Audio-to-Video · Multi-Object Generation

Semantically Complex Audio to Video Generation with Audio Source Separation

Sieun Kim1,  Jaehwan Jeong1,  Sumin In1,  Seung Hyun Lee2,  Seungryong Kim2,
Saerom Kim3,  Wooyeol Baek3,  Sang Ho Yoon3,  Eugenio Culurciello3,  Sangpil Kim1,∗

1 Korea University 2 KAIST 3 Samsung Research ∗ Corresponding author

Engineering Applications of Artificial Intelligence (EAAI, JCR IF Top 10%), 2025

Complex A2V teaser

Abstract

Generating video from audio is a challenging task when the input contains multiple overlapping sound sources with complex semantics. Existing audio-to-video methods struggle to disentangle mixed audio signals and faithfully reflect each source's content in the generated video. We address this by introducing an audio source separation stage prior to video generation, allowing the model to independently process each audio component and synthesize semantically coherent video that aligns with the full acoustic scene.
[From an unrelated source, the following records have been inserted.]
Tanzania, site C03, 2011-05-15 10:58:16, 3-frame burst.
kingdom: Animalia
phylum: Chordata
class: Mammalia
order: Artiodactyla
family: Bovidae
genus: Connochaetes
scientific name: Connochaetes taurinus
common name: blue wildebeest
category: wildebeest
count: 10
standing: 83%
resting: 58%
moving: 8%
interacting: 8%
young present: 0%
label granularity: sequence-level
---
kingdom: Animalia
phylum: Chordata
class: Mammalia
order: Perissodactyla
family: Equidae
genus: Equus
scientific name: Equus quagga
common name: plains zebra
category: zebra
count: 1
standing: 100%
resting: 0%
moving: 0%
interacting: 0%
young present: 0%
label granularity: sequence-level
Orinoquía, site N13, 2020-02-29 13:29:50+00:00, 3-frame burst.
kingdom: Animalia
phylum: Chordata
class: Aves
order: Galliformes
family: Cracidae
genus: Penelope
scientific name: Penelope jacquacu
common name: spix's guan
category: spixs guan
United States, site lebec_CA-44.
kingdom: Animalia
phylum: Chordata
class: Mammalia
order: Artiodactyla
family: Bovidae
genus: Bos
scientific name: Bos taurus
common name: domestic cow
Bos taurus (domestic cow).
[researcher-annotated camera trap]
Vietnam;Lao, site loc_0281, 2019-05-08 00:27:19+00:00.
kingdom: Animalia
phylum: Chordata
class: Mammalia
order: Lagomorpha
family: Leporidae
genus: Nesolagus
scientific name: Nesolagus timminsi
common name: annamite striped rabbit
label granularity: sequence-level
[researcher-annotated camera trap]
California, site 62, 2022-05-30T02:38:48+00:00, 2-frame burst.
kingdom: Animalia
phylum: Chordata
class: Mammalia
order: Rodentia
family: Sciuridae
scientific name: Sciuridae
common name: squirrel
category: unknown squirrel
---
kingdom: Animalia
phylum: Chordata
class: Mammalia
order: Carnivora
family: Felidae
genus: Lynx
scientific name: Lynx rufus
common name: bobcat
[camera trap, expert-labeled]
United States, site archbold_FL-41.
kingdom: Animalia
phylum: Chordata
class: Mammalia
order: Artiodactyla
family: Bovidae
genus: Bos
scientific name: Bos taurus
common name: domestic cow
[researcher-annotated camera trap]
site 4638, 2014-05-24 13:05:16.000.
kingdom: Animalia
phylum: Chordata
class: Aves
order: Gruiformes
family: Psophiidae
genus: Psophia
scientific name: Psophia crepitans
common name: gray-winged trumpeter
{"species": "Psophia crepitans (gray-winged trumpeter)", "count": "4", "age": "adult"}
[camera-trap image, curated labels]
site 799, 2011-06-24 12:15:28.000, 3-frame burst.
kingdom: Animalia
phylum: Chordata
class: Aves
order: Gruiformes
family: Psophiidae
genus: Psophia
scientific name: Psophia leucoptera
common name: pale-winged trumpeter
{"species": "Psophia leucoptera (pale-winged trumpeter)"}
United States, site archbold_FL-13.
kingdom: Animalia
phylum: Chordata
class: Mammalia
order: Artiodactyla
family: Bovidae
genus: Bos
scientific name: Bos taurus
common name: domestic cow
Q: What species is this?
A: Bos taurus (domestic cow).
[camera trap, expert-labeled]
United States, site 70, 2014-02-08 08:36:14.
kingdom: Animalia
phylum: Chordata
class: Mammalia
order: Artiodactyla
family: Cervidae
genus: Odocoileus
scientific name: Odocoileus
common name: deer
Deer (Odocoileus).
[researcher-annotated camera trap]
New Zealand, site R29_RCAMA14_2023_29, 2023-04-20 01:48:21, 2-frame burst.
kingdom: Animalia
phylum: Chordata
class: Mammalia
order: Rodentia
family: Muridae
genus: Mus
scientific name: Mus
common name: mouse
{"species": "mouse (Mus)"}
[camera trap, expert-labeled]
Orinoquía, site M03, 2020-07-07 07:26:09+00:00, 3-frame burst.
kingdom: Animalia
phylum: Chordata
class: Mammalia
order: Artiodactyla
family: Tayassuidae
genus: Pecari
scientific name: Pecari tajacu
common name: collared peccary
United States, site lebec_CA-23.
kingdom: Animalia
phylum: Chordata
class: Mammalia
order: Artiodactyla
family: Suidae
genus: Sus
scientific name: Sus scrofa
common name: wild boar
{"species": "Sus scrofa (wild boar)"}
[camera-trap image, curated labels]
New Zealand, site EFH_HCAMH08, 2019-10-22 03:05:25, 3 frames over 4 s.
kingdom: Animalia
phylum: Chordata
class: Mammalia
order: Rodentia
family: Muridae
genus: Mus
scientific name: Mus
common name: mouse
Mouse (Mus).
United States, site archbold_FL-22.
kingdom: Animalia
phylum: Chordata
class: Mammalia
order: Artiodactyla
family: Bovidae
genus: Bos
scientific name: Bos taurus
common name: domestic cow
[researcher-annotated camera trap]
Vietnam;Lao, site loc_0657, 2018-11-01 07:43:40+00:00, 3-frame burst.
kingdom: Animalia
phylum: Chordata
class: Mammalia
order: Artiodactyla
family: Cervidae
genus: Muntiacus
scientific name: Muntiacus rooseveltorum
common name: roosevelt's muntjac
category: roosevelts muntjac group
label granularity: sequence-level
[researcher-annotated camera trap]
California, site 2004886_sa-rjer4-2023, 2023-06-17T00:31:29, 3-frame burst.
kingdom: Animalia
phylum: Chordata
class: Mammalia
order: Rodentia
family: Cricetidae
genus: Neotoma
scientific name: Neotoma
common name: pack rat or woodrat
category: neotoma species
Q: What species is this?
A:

Our method improves both visual quality and semantic fidelity on complex, multi-source audio inputs.

Key Contributions

  • Audio source separation pipeline as a preprocessing stage for audio-to-video generation.
  • Semantically-aware video synthesis that independently handles each separated audio component.
  • Improved visual-semantic alignment on complex, multi-source audio inputs.
  • Comprehensive evaluation demonstrating gains in visual quality and semantic fidelity.